Fragmento del texto
--

Puerto Rico, una isla entre dos almas

Tiene carácter estadounidense, pero cálido corazón latino. Negocia en inglés, pero ríe y llora en español. La antigua Borinquén es un paraíso caribeño bañado por el sol, con exuberantes rincones naturales, bellas ciudades coloniales por donde asoma la historia y una pasión por la música que deja traslucir toda una mescolanza de culturas.

Vista del fortín de San Gerónmio del Boquerón en San Juan
Vista del fortín de San Gerónmio del Boquerón en San Juan / Juan Serrano Corbella

Estamos ready para bailar? Miren que aquí hasta los domingos se hanguea…”. Es así, con esta bienvenida bien cargada de guasa, como el alma siente que ha llegado a Puerto Rico. Se sabe de pronto, tal vez por la capacidad innata de los boricuas para apelar al disfrute de la vida o porque a la dicción la cargan tanto de musicalidad como a la piña colada de ron. Pero ante todo se percibe por la gracia con la que resuena ese híbrido entre dos lenguas que en cualquier otro lugar del mundo podría parecer desconcertante. En esta isla acunada por el Caribe resulta de lo más natural. Como si el spanglish, lejos de tratarse (como muchos proclaman) de un atentado académico, fuera más bien todo un romance idiomático.

--

Extracto de datos
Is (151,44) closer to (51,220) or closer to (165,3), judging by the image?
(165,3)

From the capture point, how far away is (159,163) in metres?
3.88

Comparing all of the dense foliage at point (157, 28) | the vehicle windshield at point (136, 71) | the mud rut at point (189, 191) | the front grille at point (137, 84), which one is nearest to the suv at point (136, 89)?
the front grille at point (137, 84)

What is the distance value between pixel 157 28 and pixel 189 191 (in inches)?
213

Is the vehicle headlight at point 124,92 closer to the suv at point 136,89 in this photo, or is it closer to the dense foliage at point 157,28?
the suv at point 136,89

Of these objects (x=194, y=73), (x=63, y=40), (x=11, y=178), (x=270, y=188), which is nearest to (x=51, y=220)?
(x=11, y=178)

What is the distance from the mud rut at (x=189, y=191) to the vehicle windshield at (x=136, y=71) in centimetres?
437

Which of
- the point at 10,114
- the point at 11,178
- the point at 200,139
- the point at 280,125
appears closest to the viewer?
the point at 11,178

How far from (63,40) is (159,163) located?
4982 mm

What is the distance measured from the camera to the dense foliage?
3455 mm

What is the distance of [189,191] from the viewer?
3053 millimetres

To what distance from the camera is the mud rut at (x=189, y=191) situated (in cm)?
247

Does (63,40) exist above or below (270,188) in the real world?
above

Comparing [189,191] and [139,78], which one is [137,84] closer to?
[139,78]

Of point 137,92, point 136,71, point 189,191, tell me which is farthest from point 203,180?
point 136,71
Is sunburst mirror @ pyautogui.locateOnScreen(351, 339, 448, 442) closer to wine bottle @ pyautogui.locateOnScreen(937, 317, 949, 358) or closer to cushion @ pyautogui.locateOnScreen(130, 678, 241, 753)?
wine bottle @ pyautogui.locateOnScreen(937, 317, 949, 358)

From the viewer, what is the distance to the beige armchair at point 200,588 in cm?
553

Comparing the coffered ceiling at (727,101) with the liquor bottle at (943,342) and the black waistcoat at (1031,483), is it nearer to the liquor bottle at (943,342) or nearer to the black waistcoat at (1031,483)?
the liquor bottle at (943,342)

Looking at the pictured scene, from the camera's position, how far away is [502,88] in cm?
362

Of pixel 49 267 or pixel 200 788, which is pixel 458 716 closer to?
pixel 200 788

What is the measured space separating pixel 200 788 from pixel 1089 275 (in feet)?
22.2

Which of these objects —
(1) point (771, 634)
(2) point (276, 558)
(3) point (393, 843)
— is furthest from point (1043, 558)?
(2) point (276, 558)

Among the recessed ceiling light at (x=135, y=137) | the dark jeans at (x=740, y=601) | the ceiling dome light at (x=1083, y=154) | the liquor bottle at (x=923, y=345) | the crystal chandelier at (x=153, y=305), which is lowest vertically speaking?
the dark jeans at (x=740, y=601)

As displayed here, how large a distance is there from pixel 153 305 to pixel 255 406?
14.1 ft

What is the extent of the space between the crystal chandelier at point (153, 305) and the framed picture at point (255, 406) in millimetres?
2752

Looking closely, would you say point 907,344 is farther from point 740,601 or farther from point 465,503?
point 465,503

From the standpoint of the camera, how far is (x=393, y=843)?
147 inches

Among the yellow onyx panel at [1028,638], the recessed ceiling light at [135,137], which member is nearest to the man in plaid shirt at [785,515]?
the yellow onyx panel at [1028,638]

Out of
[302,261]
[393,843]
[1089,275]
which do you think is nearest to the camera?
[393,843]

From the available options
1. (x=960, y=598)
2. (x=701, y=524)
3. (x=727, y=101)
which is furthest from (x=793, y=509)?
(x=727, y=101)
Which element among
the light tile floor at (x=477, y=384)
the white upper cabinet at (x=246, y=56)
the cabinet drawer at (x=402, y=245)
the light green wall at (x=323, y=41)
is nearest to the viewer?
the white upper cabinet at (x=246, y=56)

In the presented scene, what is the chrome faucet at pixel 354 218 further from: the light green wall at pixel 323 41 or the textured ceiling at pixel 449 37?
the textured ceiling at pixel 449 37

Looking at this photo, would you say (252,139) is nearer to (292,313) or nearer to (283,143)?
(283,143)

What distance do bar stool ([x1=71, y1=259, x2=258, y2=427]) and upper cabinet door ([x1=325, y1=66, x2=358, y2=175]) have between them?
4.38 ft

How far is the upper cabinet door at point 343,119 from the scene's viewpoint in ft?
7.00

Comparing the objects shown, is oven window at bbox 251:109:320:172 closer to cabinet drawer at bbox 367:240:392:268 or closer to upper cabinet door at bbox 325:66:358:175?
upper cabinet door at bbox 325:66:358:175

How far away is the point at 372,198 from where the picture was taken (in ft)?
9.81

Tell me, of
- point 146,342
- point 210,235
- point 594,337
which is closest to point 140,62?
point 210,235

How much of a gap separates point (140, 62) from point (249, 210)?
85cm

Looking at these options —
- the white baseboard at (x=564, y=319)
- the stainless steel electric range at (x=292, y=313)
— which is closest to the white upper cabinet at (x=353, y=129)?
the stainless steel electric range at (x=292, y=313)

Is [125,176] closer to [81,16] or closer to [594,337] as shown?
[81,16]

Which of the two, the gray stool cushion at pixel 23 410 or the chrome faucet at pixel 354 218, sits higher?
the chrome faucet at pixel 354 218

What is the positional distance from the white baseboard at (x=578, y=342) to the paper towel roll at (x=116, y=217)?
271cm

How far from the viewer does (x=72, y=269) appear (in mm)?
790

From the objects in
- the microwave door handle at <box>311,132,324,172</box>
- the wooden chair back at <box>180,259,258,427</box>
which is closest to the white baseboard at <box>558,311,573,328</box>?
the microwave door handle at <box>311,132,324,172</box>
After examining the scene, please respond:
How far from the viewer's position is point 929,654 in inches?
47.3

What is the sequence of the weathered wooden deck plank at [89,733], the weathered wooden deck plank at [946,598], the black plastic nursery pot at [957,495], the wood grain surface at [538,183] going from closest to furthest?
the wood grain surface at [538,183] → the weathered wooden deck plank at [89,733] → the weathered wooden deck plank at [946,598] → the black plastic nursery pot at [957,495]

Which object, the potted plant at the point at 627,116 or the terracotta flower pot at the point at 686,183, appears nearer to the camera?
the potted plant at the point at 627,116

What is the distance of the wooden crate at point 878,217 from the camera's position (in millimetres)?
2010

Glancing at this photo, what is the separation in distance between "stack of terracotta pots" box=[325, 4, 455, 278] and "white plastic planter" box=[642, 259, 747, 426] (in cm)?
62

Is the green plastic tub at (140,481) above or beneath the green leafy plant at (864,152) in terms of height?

--

Tarea breve 1
Recopile todas las líneas del listado en las que aparece la palabra "green".
Tarea breve 2
Retome el texto sobre Puerto Rico y prosiga a partir de su última oración.

Resultado 1
the light green wall at (x=323, y=41)
In the presented scene, what is the chrome faucet at pixel 354 218 further from: the light green wall at pixel 323 41 or the textured ceiling at pixel 449 37?
Is the green plastic tub at (140,481) above or beneath the green leafy plant at (864,152) in terms of height?

Resultado 2
Plaza de la Catedral

Plaza de la Catedral

/ Juan Serrano Corbella

Puerto Rico es un puente entre dos culturas y de ahí le viene esta mezcla tan curiosa. Porque aquí se hanguea, sí (del verbo hang out, que viene a ser como alternar), pero también se babysita a los niños, se mailea la información y se signean las cartas de amor y los documentos oficiales. Todo ello, como expresión de una dualidad que impregna todos los aspectos de la vida.

El carácter anglosajón, que se ha colado sobre todo en la capital y en las zonas más turísticas, le viene de su condición de Estado Libre Asociado, por el que sus habitantes participan de la ciudadanía de EE. UU. Los automóviles, la moda y ciertas pautas sociales respiran la influencia norteamericana, al tiempo que se benefician de esa prosperidad subvencionada que le ha dado uno de los estándares de vida más altos de Hispanoamérica.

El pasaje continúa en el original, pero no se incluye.